TUS TAREAS.
1) Según el hilo sobre magia, ¿cuántos años lleva Walter practicando magia?
2) En el hilo sobre magia, convierte en una lista breve el párrafo que empieza con "Debo reconocer que la magia", sin perder sus datos principales.
3) Del hilo sobre magia, saca tal cual la parte que arranca con las palabras que contienen "Dado, que la" y acaba con "numismagia, mentalismo, escenario...".

FRAGMENTO.
>>>>>

# Bienvenidos a MagiaPotagia > Nuevos Miembros >  Mi Presentación

## Rektlaw03

Dado, que la primera impresión es la mas importante, a continuación voy a relatar un pequeño resumen sobre mi persona y seguidamente expondré los datos:

Soy un chico de 27 años, catalán, ni religioso ni político me abstengo de comentarios al respecto, tampoco otros temas típicos. En realidad soy bastante atípico, por lo que la magia siempre me a llamado la atención. Soy una persona extrovertida, con ganas de hacer nuevas amistades y seguir aprendiendo y enseñando ya que son dos cualidades que no se me dan mal. Me gustaria encontrarme a gusto en el foro y poder comentar las jugadas con los demás miembros! Que la energía positiva este con todos vosotros :D

_Nombre: Walter
Nombre artístico: Rektlaw o Law
País/ciudad: Mataró
Ramas preferidas: cartomagia, numismagia, mentalismo, escenario...
Perteneces a alguna Asociación o circulo mágico: No
Años practicando magia: 3
Profesional: No
Tipo de público: Amigos, familiares, conocidos, desconocidos.
Por qué me gusta la magia: Por la sensación de adrenalina y sobretodo el gozo en las expresiones de la gente al ver un buen truco._

----------


## Lobhucesh

Debo reconocer que la magia y sobre todo, el realizarla delante de un público, es como un chute de adrenalina para el cuerpo. En mi caso empecé gracias a unas dinámicas que tenía que hacer en el instituto y más adelante en la facultad, teníamos que ponernos delante de la clase y empezar a decir cosas para que nos ayudasen a soltarnos mientras hablábamos en público, yo como más o menos dominaba el arte del discurso, intenté dar un paso más adelante haciendo, mientras hablaba trucos de magia, empezando por cartas para luego dar pie a otras técnicas, la verdad que es muy divertido, y se te pone el corazón a mil en cada actuación.

----------

<<<<<

REGISTROS.
>>>>>

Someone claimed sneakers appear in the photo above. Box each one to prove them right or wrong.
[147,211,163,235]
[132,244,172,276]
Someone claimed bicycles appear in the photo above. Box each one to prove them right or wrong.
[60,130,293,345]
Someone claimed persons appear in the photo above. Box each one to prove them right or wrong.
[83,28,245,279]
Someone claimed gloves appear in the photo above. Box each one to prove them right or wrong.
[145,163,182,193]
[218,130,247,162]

<<<<<
>>>>>

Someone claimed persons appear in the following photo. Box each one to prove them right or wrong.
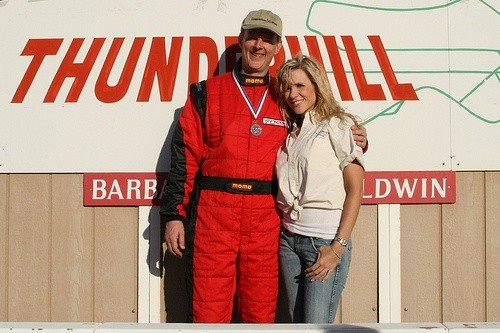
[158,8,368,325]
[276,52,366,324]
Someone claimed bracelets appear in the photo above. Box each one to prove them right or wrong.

<<<<<

RESPUESTAS DADAS.
1) Tres años.

2)
- Hacer magia delante de un público es como un chute de adrenalina.
- Empezó por unas dinámicas del instituto y después de la facultad, en las que había que hablar delante de la clase para soltarse.
- Como más o menos dominaba el arte del discurso, añadió trucos de magia mientras hablaba.
- Empezó con cartas y luego pasó a otras técnicas.
- Le resulta muy divertido, y el corazón se le pone a mil en cada actuación.

3)
Dado, que la primera impresión es la mas importante, a continuación voy a relatar un pequeño resumen sobre mi persona y seguidamente expondré los datos:

Soy un chico de 27 años, catalán, ni religioso ni político me abstengo de comentarios al respecto, tampoco otros temas típicos. En realidad soy bastante atípico, por lo que la magia siempre me a llamado la atención. Soy una persona extrovertida, con ganas de hacer nuevas amistades y seguir aprendiendo y enseñando ya que son dos cualidades que no se me dan mal. Me gustaria encontrarme a gusto en el foro y poder comentar las jugadas con los demás miembros! Que la energía positiva este con todos vosotros :D

_Nombre: Walter
Nombre artístico: Rektlaw o Law
País/ciudad: Mataró
Ramas preferidas: cartomagia, numismagia, mentalismo, escenario...